У Честертона (мы еще не раз его упомянем, ибо разговор о христианстве в XX веке без этого имени немыслим) есть странный рассказ "Преступление Габриэла Гейла" - герой которого Герберт Сондерс стал отдавать приказания двум каплям дождя, бегущим по стеклу. Капля, на которую он поставил, побежала быстрей,- что послужило для него окончательным доказательством своей божественности и вытекающей из этого вседозволенности. Чтобы исцелить героя, поэту Габриэлу Гейлу пришлось пригвоздить его к дереву вилами (к счастью, без ущерба для здоровья Сондерса). Только убедившись в своей неспособности освободиться от вил, герой понял, что он не Бог, и вернулся в трезвый рассудок. Честертон жизнь посвятил борьбе с ницшеанством, со сверхчеловеческой гордыней - и потому его позиция вполне объяснима: любой, возомнивший себя Богом, был для него прежде всего пошляком. Но тот, кому так знакомо это состояние, должен был через него пройти. Стало быть, он пишет и о собственном, хоть и преодоленном опыте. Пастернак, как мы покажем ниже, относился к Ницше скептически (значительно лучше - к Вагнеру, хотя и к нему с годами охладел). Но его гордыня имеет совсем иную природу, нежели описанная Честертоном. Вся пастернаковская христология, основы которой закладывались в детстве, свидетельствует о том, что в потенции Христом может стать каждый; не зря он наделит своего Юрия Живаго стертой индивидуальностью, заурядной внешностью и той покорностью Промыслу, которую принимают за безволие.
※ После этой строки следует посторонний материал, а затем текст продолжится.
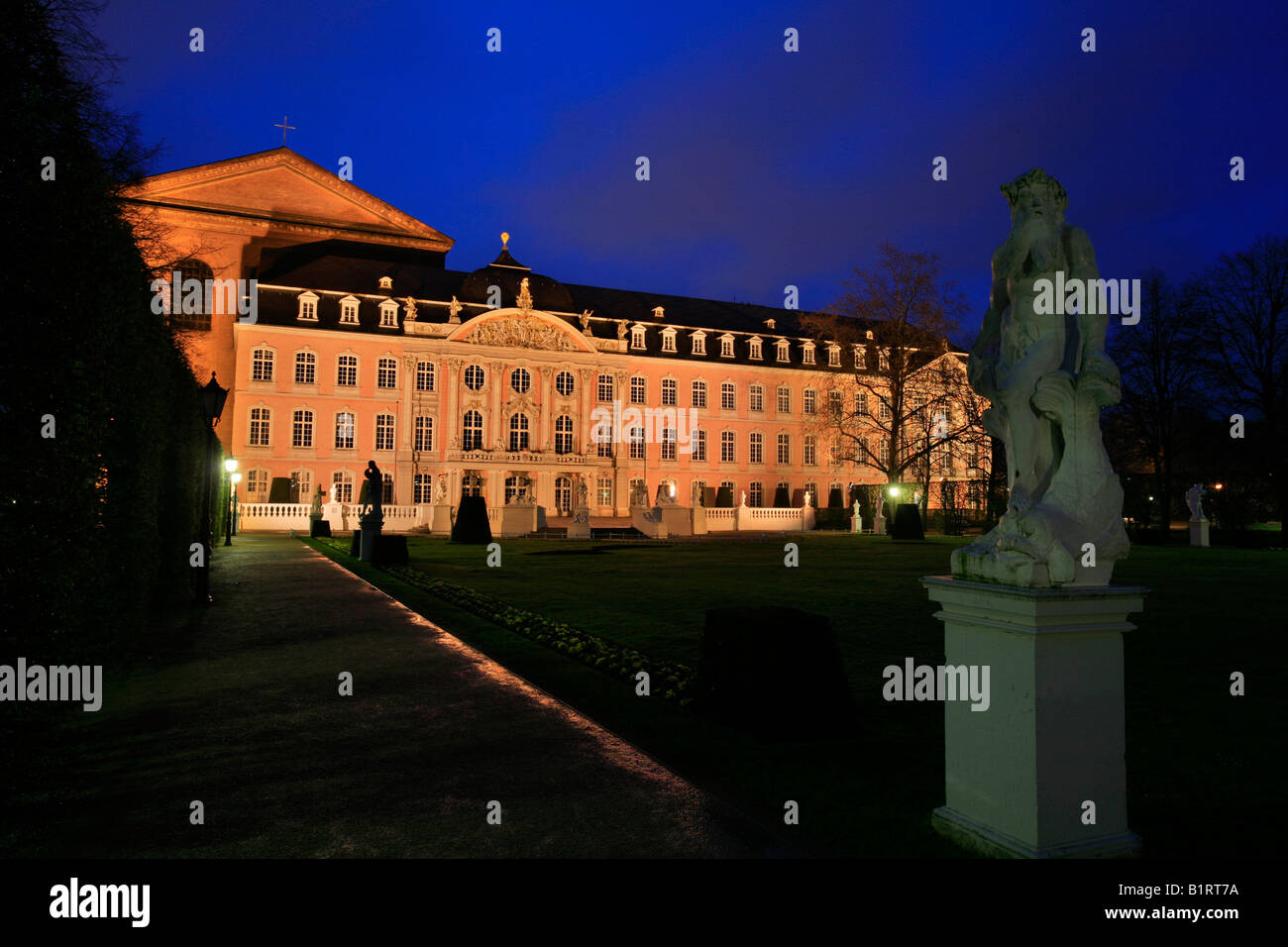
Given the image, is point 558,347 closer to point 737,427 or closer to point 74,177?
point 737,427

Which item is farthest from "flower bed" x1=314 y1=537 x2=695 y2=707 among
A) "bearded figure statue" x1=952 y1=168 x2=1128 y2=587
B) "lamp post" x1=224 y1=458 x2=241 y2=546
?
"lamp post" x1=224 y1=458 x2=241 y2=546

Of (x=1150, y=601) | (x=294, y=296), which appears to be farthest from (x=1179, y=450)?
(x=294, y=296)

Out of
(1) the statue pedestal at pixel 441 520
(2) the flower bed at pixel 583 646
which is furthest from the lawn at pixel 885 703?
(1) the statue pedestal at pixel 441 520

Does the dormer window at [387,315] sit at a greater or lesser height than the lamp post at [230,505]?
greater

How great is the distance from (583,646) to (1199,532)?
30267 mm

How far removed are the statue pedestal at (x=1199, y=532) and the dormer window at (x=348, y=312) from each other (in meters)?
39.9

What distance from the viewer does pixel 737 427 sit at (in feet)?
168

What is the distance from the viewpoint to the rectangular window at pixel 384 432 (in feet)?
141

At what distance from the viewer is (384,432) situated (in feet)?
142

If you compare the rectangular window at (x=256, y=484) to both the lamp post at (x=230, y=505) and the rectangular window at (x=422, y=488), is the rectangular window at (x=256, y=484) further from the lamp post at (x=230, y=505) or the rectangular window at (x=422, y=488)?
the lamp post at (x=230, y=505)

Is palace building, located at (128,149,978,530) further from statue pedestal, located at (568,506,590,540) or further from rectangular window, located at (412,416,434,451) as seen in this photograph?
statue pedestal, located at (568,506,590,540)

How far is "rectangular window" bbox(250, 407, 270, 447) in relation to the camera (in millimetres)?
40688

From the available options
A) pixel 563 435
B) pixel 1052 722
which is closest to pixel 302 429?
pixel 563 435

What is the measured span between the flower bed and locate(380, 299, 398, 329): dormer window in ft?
109
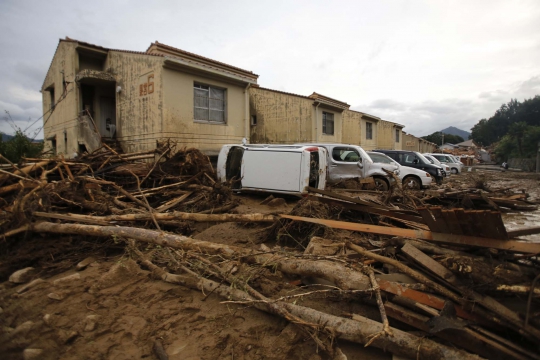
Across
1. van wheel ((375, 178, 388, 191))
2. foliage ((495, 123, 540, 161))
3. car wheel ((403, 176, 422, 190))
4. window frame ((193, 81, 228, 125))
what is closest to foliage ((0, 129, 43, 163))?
window frame ((193, 81, 228, 125))

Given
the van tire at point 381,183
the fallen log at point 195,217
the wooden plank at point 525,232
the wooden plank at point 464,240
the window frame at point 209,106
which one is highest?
the window frame at point 209,106

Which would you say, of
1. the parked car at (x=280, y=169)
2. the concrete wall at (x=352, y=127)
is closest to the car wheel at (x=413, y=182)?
the parked car at (x=280, y=169)

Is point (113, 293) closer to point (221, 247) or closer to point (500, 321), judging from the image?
point (221, 247)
Если бы Пастернак в отрочестве больше интересовался Ветхим Заветом, его внимания не мог бы не привлечь эпизод из Книги Бытия (32:23 и далее).

"И остался Иаков один, и боролся некто с ним до наступления зари; и увидев, что не одолевает его, коснулся состава бедра его, и повредил состав бедра у Иакова, когда он боролся с Ним".

В работах О.Раевской-Хьюз, Б.М.Гаспарова, А.Жолковского тема "комплекса Иакова" у Пастернака рассмотрена детально; Пастернак узнал бы о себе много нового.